To mitigate vulnerability to soft errors in such configuration memories, redundant intend methods such as duplication with comparison (DWC) and triple-module redundancy (TMR) can be used for mission-critical space applications [5]. Built-in TMR mechanism can accumulate soft errors and produce faulty results when two copies of any module in FPGA fail. An alternate method of cyclic redundancy check (CRC) based configuration read back is used to detect the soft error in recent 7 Series Xilinx devices (Kintex-7 and Zynq-7000) [7–10]. The above method relies on external nonvolatile radiation hardened memory which stores the golden copy of configuration data. Accessing configuration data from external memory incur an extra delay and degrades the performance.

MBU detection is possible by reading back the configuration data from FPGA via internal configuration access port (ICAP) interface, and comparing it with a golden configuration data stored in an external non-volatile memory. For this solution, Xilinx-EDA tools create readback data file (RDF) and mask data file (MDF) for each bit stream file. The MDF is used to mask the readback bits that may change during operation. The word-by-word masking and comparison is a slow procedure and requires accessing the complete configuration golden memory for comparison. In case of mismatch, an error detection ensign must be raised to timely alleviation actions. Both storage overhead and access time for these two files has to be considered at system level, which may not be reasonable for the complex FPGAs. The read back process involves unnecessary delay in accessing external nonvolatile memory to pick up the original configuration data through joint text access group (JTAG) or SELECTMAP interface. Compared to golden reference and comparison technique, performing a CRC check on the readback data, is a faster technique which needs reference CRC codes instead of reference configuration data [13].

Therefore, improvement techniques are still mandatory to ensure continuous and correct operation of the system. The dedicated built-in ECC and CRC hardware blocks are available to mitigate soft errors in recent FPGAs [5,6]. The built-in ECC performs single error correction double error detection (SECDED), and it cannot mitigate multiple bit errors in a single word of configuration frame. More over CRC is also performed concurrently during read-back process to detect possible multiple bit errors.
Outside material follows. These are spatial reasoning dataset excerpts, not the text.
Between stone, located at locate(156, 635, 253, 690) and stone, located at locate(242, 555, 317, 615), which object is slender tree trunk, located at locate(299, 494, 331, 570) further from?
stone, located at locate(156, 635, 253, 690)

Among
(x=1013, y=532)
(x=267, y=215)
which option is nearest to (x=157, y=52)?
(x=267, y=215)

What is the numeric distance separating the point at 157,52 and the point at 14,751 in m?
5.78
For the detection of MBU, the reconfiguration process involves unnecessary delay in accessing external nonvolatile memory to pick up the original configuration data through restricted I/Os in FPGAs [6]. In this work the proposed method is 5 times faster than existing CRC based inbuilt error mitigation solution.

This paper presents a new built-in reconfigurable matrix code (RMC) and symbolic hamming matrix code (SHMC) schemes to afford...
the trustworthy operation of SRAM-based FPGAs in mission-critical space applications. Finally the comparison of existing built-in ECCs and proposed 2-D ECCs have been evaluated in Xilinx-7 series FPGAs in terms of error correction time and hardware complexity.

Contributions: The following are the key objectives and contributions of this work:
❖ Encode-and-Compare scheme reduces the error correction process delay
❖ Fine grain ECC optimizes the overall delay and the reliability
❖ Novel built-in ECC solution avoids the accumulation of soft error in CM
❖ Integrated novel built-in ECC for MBU tolerant FPGAs.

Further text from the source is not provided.